Prompt:
From the records, pick out and copy each line containing "Connochaetes".

Records from a data collection:
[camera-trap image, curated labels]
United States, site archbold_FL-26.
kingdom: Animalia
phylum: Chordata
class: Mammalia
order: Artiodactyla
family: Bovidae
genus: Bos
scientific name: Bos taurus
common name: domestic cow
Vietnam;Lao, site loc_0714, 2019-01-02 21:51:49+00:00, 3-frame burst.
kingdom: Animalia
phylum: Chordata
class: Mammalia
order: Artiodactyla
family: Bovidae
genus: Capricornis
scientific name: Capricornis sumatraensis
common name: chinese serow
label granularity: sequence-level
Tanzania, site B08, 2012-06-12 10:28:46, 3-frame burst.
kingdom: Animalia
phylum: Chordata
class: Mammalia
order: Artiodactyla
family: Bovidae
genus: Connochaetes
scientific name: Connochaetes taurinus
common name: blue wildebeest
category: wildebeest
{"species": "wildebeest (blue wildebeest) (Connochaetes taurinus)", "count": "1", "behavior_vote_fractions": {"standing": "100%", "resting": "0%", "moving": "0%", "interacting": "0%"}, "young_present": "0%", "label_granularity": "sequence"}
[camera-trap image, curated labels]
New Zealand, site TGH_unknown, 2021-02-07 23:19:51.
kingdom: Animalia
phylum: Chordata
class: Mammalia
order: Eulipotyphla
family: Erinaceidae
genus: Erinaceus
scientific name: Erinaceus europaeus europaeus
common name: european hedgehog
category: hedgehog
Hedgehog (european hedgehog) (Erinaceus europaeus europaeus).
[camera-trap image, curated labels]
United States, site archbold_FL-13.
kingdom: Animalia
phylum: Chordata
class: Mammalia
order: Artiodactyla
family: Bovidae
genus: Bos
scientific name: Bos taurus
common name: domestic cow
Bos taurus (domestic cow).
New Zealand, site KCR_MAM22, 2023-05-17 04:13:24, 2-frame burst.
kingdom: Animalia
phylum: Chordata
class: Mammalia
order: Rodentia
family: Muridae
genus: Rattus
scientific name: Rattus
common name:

Solution for this exercise:
genus: Connochaetes
scientific name: Connochaetes taurinus
{"species": "wildebeest (blue wildebeest) (Connochaetes taurinus)", "count": "1", "behavior_vote_fractions": {"standing": "100%", "resting": "0%", "moving": "0%", "interacting": "0%"}, "young_present": "0%", "label_granularity": "sequence"}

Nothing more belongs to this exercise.